Actually Stoke-on-Trent city council do not allow DWA of any sort to be held under a PSL.
I didn't think this was right either until i applied for my PSL and was told about this,along with the legal rights that my countys lisecening offer took out.They will happily grant you a DWA license if you meet there requirements but they wont allow you to keep DWA animals under a PSL,nor can you sell them under a PSL even with a DWA in Stoke-on-Trent


----------



## ian14 (Jan 2, 2008)

wildlifewarrior said:


> Actually Stoke-on-Trent city council do not allow DWA of any sort to be held under a PSL.
> I didn't think this was right either until i applied for my PSL and was told about this,along with the legal rights that my countys lisecening offer took out.They will happily grant you a DWA license if you meet there requirements but they wont allow you to keep DWA animals under a PSL,nor can you sell them under a PSL even with a DWA in Stoke-on-Trent


Another example of a local authority acting outside the law. The DWAA is very clear in that licenced pet shops are exempt from the Act. Therefore, a council cannot force a licenced pet shop to hold a DWAL. Further, the DWAA has nothing to do with the selling or buying of DWA species, purely on keeping them. Accepted best practice is that a buyer will show the seller their licence, but there is no requirement under the DWAA for this. So the council cannot legally ban the sale of such animals.


----------



## wildlifewarrior (Jun 26, 2008)

ian14 said:


> Another example of a local authority acting outside the law. The DWAA is very clear in that licenced pet shops are exempt from the Act. Therefore, a council cannot force a licenced pet shop to hold a DWAL. Further, the DWAA has nothing to do with the selling or buying of DWA species, purely on keeping them. Accepted best practice is that a buyer will show the seller their licence, but there is no requirement under the DWAA for this. So the council cannot legally ban the sale of such animals.

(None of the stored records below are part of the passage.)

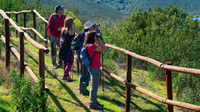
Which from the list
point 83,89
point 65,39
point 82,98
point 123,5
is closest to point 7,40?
point 65,39

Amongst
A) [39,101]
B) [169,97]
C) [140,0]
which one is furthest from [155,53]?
[140,0]

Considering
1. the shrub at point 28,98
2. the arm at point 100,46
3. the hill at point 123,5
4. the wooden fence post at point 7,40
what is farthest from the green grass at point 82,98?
the hill at point 123,5

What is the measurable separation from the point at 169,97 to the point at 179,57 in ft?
19.7

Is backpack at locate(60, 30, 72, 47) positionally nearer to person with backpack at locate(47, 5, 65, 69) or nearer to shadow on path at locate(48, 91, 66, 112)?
person with backpack at locate(47, 5, 65, 69)

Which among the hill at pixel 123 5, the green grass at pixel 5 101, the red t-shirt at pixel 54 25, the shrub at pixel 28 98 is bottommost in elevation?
the green grass at pixel 5 101

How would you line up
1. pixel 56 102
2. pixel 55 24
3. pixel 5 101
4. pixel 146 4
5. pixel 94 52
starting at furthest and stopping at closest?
pixel 146 4, pixel 55 24, pixel 56 102, pixel 94 52, pixel 5 101

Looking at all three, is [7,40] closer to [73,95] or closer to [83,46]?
[73,95]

Again ....i argued this fact with them and put up the legislation to them about this, but i was still bumped off, theres only one petshop in stoke that have DWA animals and they have to hold a DWAL....as far as i believe they did take the matter up to court about this issue as they had the same view as you have....but still they were required a DWAL which they now have.

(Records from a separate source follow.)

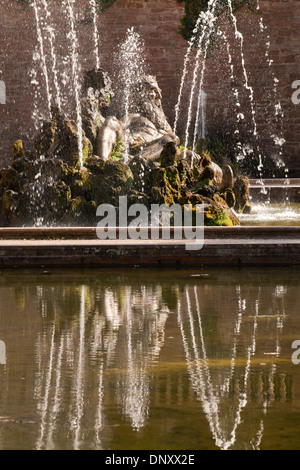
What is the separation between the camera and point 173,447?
3.67m

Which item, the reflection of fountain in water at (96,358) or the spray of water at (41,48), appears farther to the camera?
the spray of water at (41,48)

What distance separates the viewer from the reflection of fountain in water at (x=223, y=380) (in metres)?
3.89

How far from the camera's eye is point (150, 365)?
199 inches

your welcome to Contact them yourself mate, her name is Alison Harrison and head of environmental health of stoke-on-trent city council. They wills till tell you the stoke county will no allow you reguardless of what other countys allow nor even if you take futher legal action


----------



## Daveyboy (Dec 27, 2007)

Again this is not legal fo the council to point blank refuse DWA is it???

Is this grey are all because there is no real guide lines for DWA across the country and purely left to the discretion of 1 or 2 people in the council who dont no arse from elbow??


----------



## ian14 (Jan 2, 2008)

Daveyboy said:


> Again this is not legal fo the council to point blank refuse DWA is it???
> 
> Is this grey are all because there is no real guide lines for DWA across the country and purely left to the discretion of 1 or 2 people in the council who dont no arse from elbow??


Partly. There are no national standards for the applicant, and no national fee. This is one of the reasons why it can vary from very cheap and easy to get to extremely expensive and difficult. However, legally, no council can refuse to issues a licence - they can only refuse an individual application if they can justify their reasons for doing so.
There should be some reforms coming in in April which should hopefully make the application process the same throughout the UK.


----------



## Daveyboy (Dec 27, 2007)

ian14 said:


> Partly. There are no national standards for the applicant, and no national fee. This is one of the reasons why it can vary from very cheap and easy to get to extremely expensive and difficult. However, legally, no council can refuse to issues a licence - they can only refuse an individual application if they can justify their reasons for doing so.
> There should be some reforms coming in in April which should hopefully make the application process the same throughout the UK.


If they actually do that it will be good, but they sed that about agenda for change in the NHS ie people doing the same job up and down country would be paid the same, but that hasnt happened. so like anything good idea in theory but will it work...................
I honestly thought the council were supose to work with you not just put up a load of red tape.


----------



## ian14 (Jan 2, 2008)

Daveyboy said:


> If they actually do that it will be good, but they sed that about agenda for change in the NHS ie people doing the same job up and down country would be paid the same, but that hasnt happened. so like anything good idea in theory but will it work...................
> I honestly thought the council were supose to work with you not just put up a load of red tape.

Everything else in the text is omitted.